This is episode 53, recorded November 21st, 2017.
I'm Michael Kennedy.
And I'm Brian Ocken.
And we've got a ton of cool things we've picked for you today.
Well, six plus a few more, but it feels like a lot of good stuff to share with you guys.
So I'm looking forward to it. How about you, Brian?
I'm really looking forward to it, yeah.
Yeah, definitely.
So before we get into that, let's say thank you, Rollbar.
If you think there are errors lurking in your app and you want to get notified right away,
go to pythonbytes.fm slash Rollbar and check it out.
Tell you more about that right now.
I want to know your philosophy on line length.
Are you a strictly 79 or less sort of person, Brian?
I'm trying to do the 79 thing, but it's really short.
So we do like 120 in my work group at
work you guys what use like 44 inch like tv hd tvs for like your monitors or what it's still pretty
good to have like i like a little bit shorter so that you can put a whole bunch of uh you can do
side-by-side diffs easier and stuff yeah for sure but 79 is really tight but it is tight how about
you what do you use i guess i I do stick to 79 pretty much.

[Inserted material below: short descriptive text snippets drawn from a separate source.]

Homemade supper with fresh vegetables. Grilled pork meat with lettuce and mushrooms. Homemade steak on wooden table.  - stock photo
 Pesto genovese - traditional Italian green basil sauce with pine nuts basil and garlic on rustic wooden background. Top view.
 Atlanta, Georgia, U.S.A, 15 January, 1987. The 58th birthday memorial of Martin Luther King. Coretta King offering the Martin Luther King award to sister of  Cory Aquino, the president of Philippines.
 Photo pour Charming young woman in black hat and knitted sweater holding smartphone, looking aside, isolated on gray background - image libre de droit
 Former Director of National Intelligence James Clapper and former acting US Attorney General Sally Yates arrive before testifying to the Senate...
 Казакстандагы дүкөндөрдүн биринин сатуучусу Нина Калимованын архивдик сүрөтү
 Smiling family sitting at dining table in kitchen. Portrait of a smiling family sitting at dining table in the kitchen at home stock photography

You know, if the editor says,
hey, this one's too long,
you should reformat it according to pip8.
I guess I do,
but I feel like it has a tendency
to put pressure on you to make bad decisions.
For example, if you have like an expression
involving like say five variables
and like a string,
like you're say formatting a string
and it would encourage you to have those variables super short and non-descriptive
so they fit within 79 but if they're long and descriptive that might be 100 right and so i feel
like there's this pressure but i guess i succumb to it anyway things that i share on the on github
or something i try to keep it to 79 but i don't know if it's a good idea or not mostly because
i do testing and stuff,
people will run a flake eight over my code and say, Hey dude, how come your code doesn't
exactly, you failed the build clean. Yeah. So there's a, there's an article from Jake
Vanderplass. He's the, the astronomer guy that was a did PyCon talk to the keynote.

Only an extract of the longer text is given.